* THE TASK *
Copy the forum thread about parsing YouTube search output, word for word and in full.

LinuxQuestions.org

LinuxQuestions.org (/questions/)
-   Linux - Software (https://www.linuxquestions.org/questions/linux-software-2/)
-   -   Help with a script to parse youtube search output, present data and links (https://www.linuxquestions.org/questions/linux-software-2/help-with-a-script-to-parse-youtube-search-output-present-data-and-links-4175657763/)

jamtat 07-20-2019 04:03 PM

Help with a script to parse youtube search output, present data and links
 
I'd like to put together a script that will parse youtube search output and present to the user a menu of results that includes things like video duration, title, and direct links (such as could be fed to youtube-dl). I'm partway there using cURL and some grep-fu: I can construct a search which can be fed to cURL to get the search results page. The grep-fu I've been experimenting with gets rid of a lot of the gobbledy-gook from the results page, selecting a single very long line between html tags that contains each of the needed elements and doing an additional grep to exclude erroneous results the search page presents. But even though I've narrowed down the content by about 90% a lot of extraneous material still needs to be stripped out.

* MATERIAL *
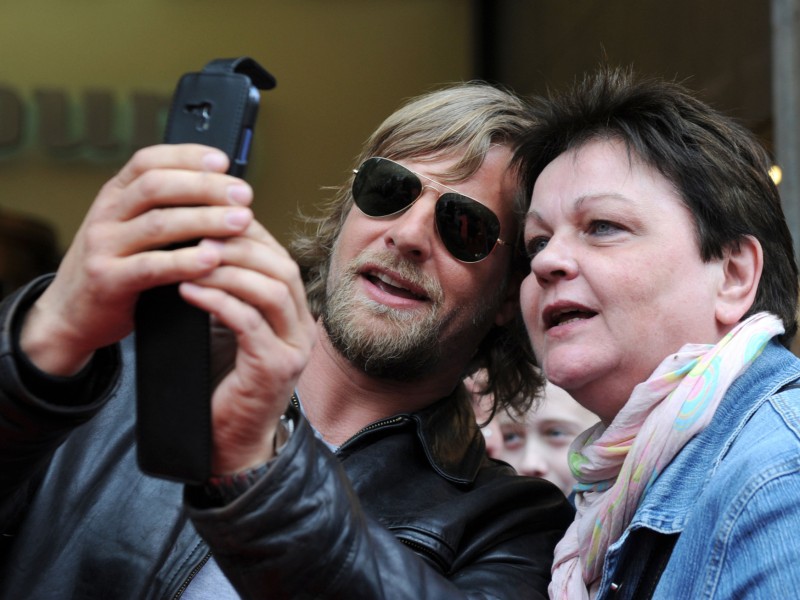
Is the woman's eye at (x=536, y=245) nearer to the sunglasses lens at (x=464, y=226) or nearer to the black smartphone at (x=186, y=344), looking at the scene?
the sunglasses lens at (x=464, y=226)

* OUTPUT OF THE TASK *
LinuxQuestions.org

LinuxQuestions.org (/questions/)
-   Linux - Software (https://www.linuxquestions.org/questions/linux-software-2/)
-   -   Help with a script to parse youtube search output, present data and links (https://www.linuxquestions.org/questions/linux-software-2/help-with-a-script-to-parse-youtube-search-output-present-data-and-links-4175657763/)

jamtat 07-20-2019 04:03 PM

Help with a script to parse youtube search output, present data and links
 
I'd like to put together a script that will parse youtube search output and present to the user a menu of results that includes things like video duration, title, and direct links (such as could be fed to youtube-dl). I'm partway there using cURL and some grep-fu: I can construct a search which can be fed to cURL to get the search results page. The grep-fu I've been experimenting with gets rid of a lot of the gobbledy-gook from the results page, selecting a single very long line between html tags that contains each of the needed elements and doing an additional grep to exclude erroneous results the search page presents. But even though I've narrowed down the content by about 90% a lot of extraneous material still needs to be stripped out.